Following its dewatering activities, Kennecott commissioned another “seismic hazard evaluation” study from Woodward and Clyde, in 1993, to reassess the potential for a tailings breach in the Magma Corner of the impoundment. Woodward and Clyde’s assessment showed an even higher risk potential than KL’s study.
Gardner’s 1997 memo notes that “The possibility of stabilizing the Magna Corner exclusively through the dewatering effort appears to be a post-decision attempt to provide a supporting rationale, by identifying a viable method of protecting against the potentially devastating effects of a seismic failure. Unfortunately, the dewatering option continues to be unproven.”
Kennecott officials met with the Utah State Engineer to discuss the original KL assessment. According to minutes prepared by the company, the State Engineer approved of Kennecott’s full seismic upgrades and agreed with the report’s findings. However, according to Gardner’s 1997 memo, “The minutes further indicate that the KL studies were shared with the State Engineer, but were not retained by the agency records because of concerns “that they would fall into the public domain.” The State Engineer provided informal assurances that he had “no intention…of going public with the information.” The project manager advises that the State Engineer has not retained copies of any of the geotechnical reports operated on behalf of Kennecott.”

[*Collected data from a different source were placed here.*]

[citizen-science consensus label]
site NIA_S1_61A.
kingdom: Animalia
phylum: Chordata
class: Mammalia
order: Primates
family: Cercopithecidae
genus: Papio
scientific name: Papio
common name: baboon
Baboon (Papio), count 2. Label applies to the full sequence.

Instead of pursuing a full seismic upgrade of the tailings impoundment, Joklik authorized Kennecott’s Land Department to secretly purchase 200 homes in Green Meadow Estates. Officials in the department were not briefed on exact reasons for the purchasing. From 1991 to 1992, the department purchased 39 homes, through a still-unidentified agent, which were subsequently leased. The new tenants were never informed of the risks associated with a break in the tailings impoundment. In 1995, Kennecott began pursuing options to sell the properties without providing disclosure to buyers regarding tailings hazards.
Shockingly, in 1992, Kennecott’s parent company, Rio Tinto, conducted a “risk assessment” to determine the company’s potential liability in the event of a catastrophic dam break. The company requested the Land Department to total the “approximate number of people involved…approximate spread of the population age (normal, young, aged) [sic]…approximate number of children and adults present at each school…approximate value placed on loss of life by Utah courts, with variation by age.”
Gardner’s 1997 memo concludes that “The lack of public notice is particularly puzzling. Contrary to the unequivocal advice of two highly regarded law firms, Kennecott’s management did not provide the requisite warning because Mr. Joklik believed it would cause “panic and suits”…Kennecott has a legal and moral duty to disclose the risk and advise potentially affected persons of the company’s mitigation effort….The company decided human life was not worth the cost of completing the seismic upgrade in the manner most likely to yield an acceptable margin of safety.”
Despite Kennecott’s modification’s, over the past 20 years, the impoundment’s Magna Corner still fails to meet Utah’s minimum safety standard for a worst-case earthquake of 7.2 on the Richter Scale. Kennecott claims that final improvements will be finished in ten years.